• **Study text**:
Neruda died nearly two weeks after his close friend President Salvador Allende was overthrown in a military coup led by General Augusto Pinochet.
In 2011, Chile opened a probe into allegations that Communist Neruda might have been poisoned. The investigation was launched after Neruda’s former driver Manuel Araya Osorio claimed that the poet had been injected with poison in a clinic by Pinochet’s agents.
Osorio has claimed that Neruda was ordered killed by Pinochet so that he could not travel to Mexico where he was expected to form an anti-Pinochet front.
“For years, I knocked on doors and no one listened to me. I always thought I would die without this truth being known,” the former driver was quoted as saying.
No date has been fixed for the exhumation of the renowned poet who is buried 120km (70 miles) west of Santiago.
However, the foundation looking after Neruda’s legacy maintained that the Chilean poet died of cancer.
In 1969, Neruda’s presidential bid was approved by the Chilean Communist Party. A few months later, he dropped his candidacy.
Neruda, whose real name was Neftali Ricardo Reyes Basoalto, is best known for his love poems. He took the pen name in memory of Jan Neruda, the renowned Czech poet.
During Pinochet’s military rule, which lasted up to 1990, Neruda’s writings were banned.

• **Activity**: In the article about Neruda's death, what was the poet's real name?

• **Given data**:

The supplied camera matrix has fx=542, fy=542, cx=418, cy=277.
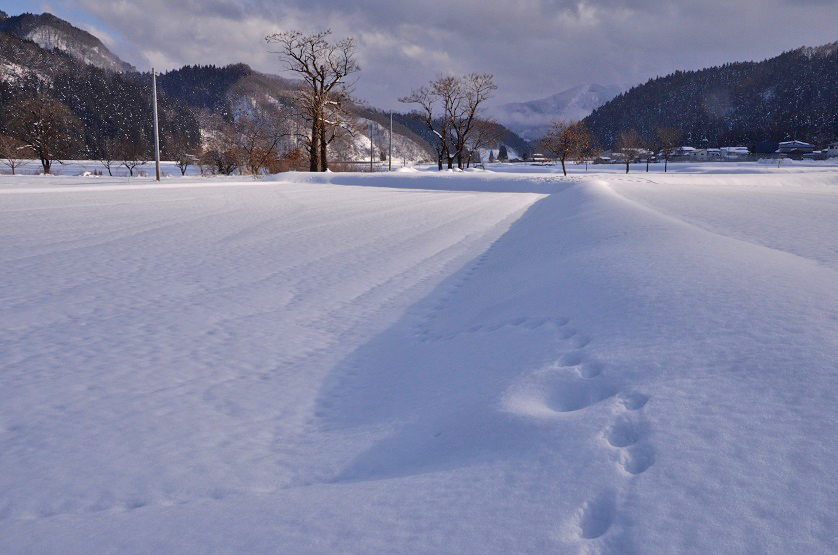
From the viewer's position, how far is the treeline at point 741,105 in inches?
4993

• **Solved exercise**: Neftali Ricardo Reyes Basoalto